The government on Thursday decided to set up a committee to monitor movements in steel and raw material prices, indicating a tough stance on an issue that has taken centrestage with inflation touching a worrisome level. Manufacturers, however, said prices of steel would unlikely fall as they had fewer options than passing on the rising costs of raw materials, such as iron ore and coke, to consumers.
“I have asked the ministry to examine the ratio in which the price of raw materials and steel is rising," Steel Minister Ram Vilas Paswan said. "If they are proportionate then the price rise is fair. But if the price of steel has risen more than that of raw materials then the steel companies should reduce prices.”
JSW Steel, Uttam Galva Steels, Ispat Industries have already raised prices by 15 to20 per cent.
Steel companies claim they have been paying much more for iron ore and coke, because their prices in the global market have surged several times over the past year. The spike has been driven by China, where the economy is growing close to 10 per cent and demand for steel has got an extra boost from Olympic games-related constructions.
"The long-term contract prices for international coking coal have increased by more than 200 per cent, while iron ore prices are being revised in a month. This may force us to hike the prices again," said a senior official at a major steel firm. "If National Mineral Development Corporation (NMDC) increases the long term contracts, iron ore prices will again climb up," said the official, who didn't wish to be named.
When contacted NMDC Chairman Rana Som said long term international contracts would be revised by the end of next month, the extent of the hike could be around 65 percent. But that would include the 35 per cent interim hike announced in October.
Som said the problem with the steel companies was that they were paying much more in the spot, where iron ore prices were as high as $190 per tonne. Under the long-term contracts, steel makers are currently paying $75 per tonne, he said. Som said, more than iron ore prices, steel have been hit hard by cost of coke, which has increased 300 per cent.
The government on Thursday rejected the argument by steel makers that deficient domestic supply of iron ore were responsible for high prices of the finished product.
“The country has enough iron ore to last for 200 years. The steelmakers should adopt technologies to be able to use low-grade iron ore. If you come up with right technologies then you could conserve ore in right perspective,” Mines Secretary JP Singh said.
Domestic steel consumption is growing at the rate of 12.6 per cent, which is almost double to the 6.6 per cent growth in supply (during April-December period). The domestic supply deficit will be in the region of 6.5 million tonne, which will have to be imported.
The government is mulling a fresh set of fiscal measures including a possible reduction in import duty of steel and suspension of futures trading in iron to tame rising price line. A proposal to suspend futures trading in iron and steel is also being examined.

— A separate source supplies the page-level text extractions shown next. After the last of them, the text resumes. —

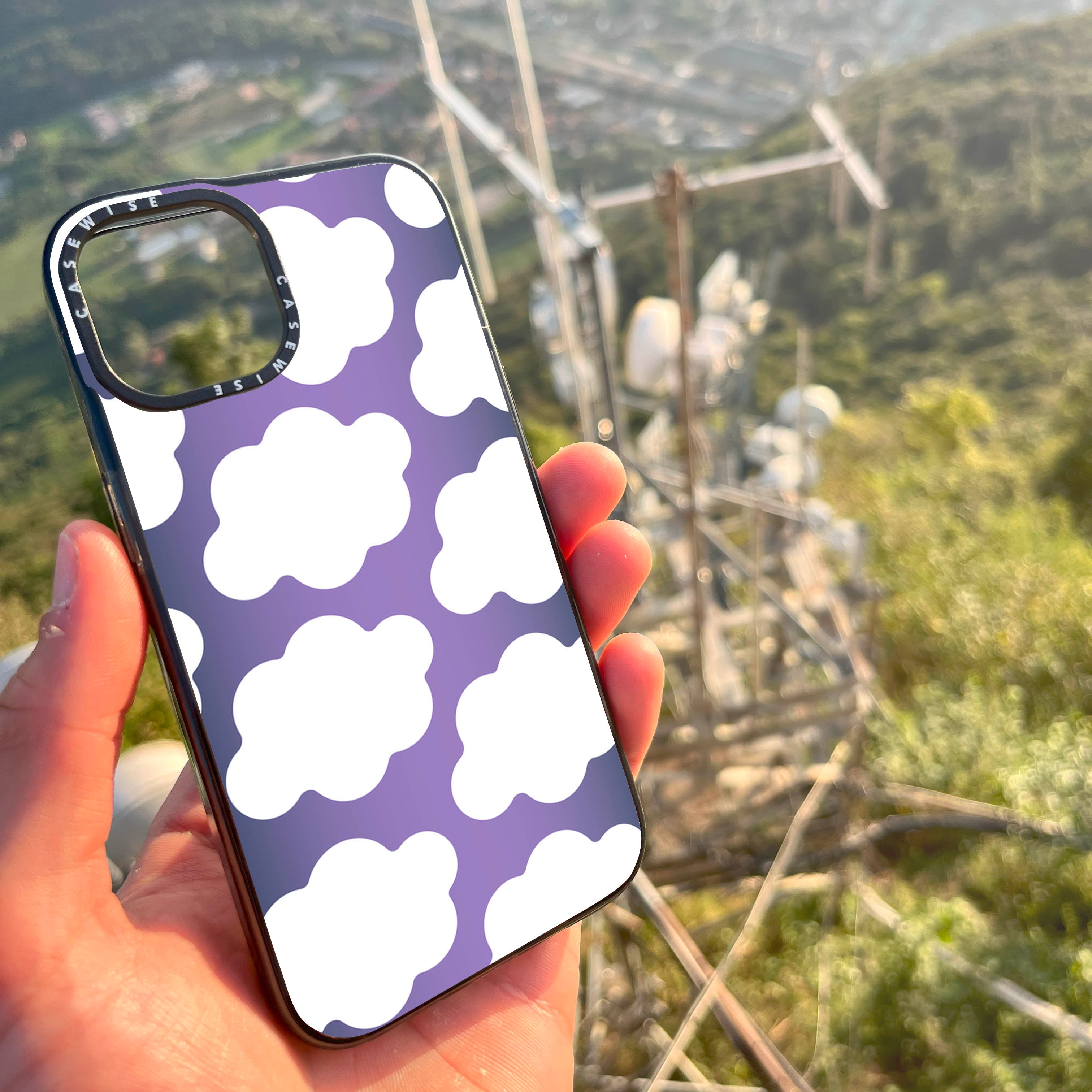 CASEWISE CASEWISE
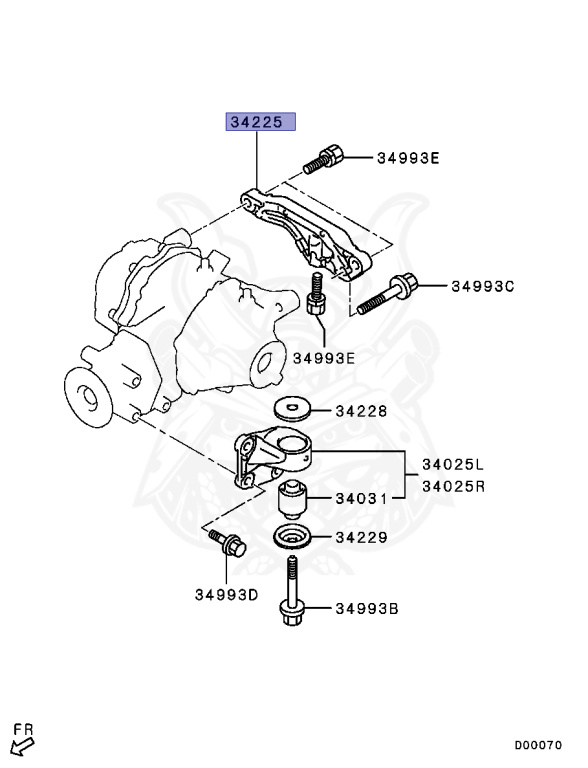 34225
34993E
34993C
34993E
34228
34025L
34025R
34031
34229
34993D
34993B
FR
D00070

Analysts said the government action would remain an overhang on steel company valuations. According to analysts, the steel companies are under margin pressure.
"We are witnessing 50 per cent to 300 per cent increase in various raw material prices. This will have a negative impact on steel manufacturers' balance sheet. Margins of non-integrated players are under pressure even now," said Pawan Burde, metal analyst, Angel Broking.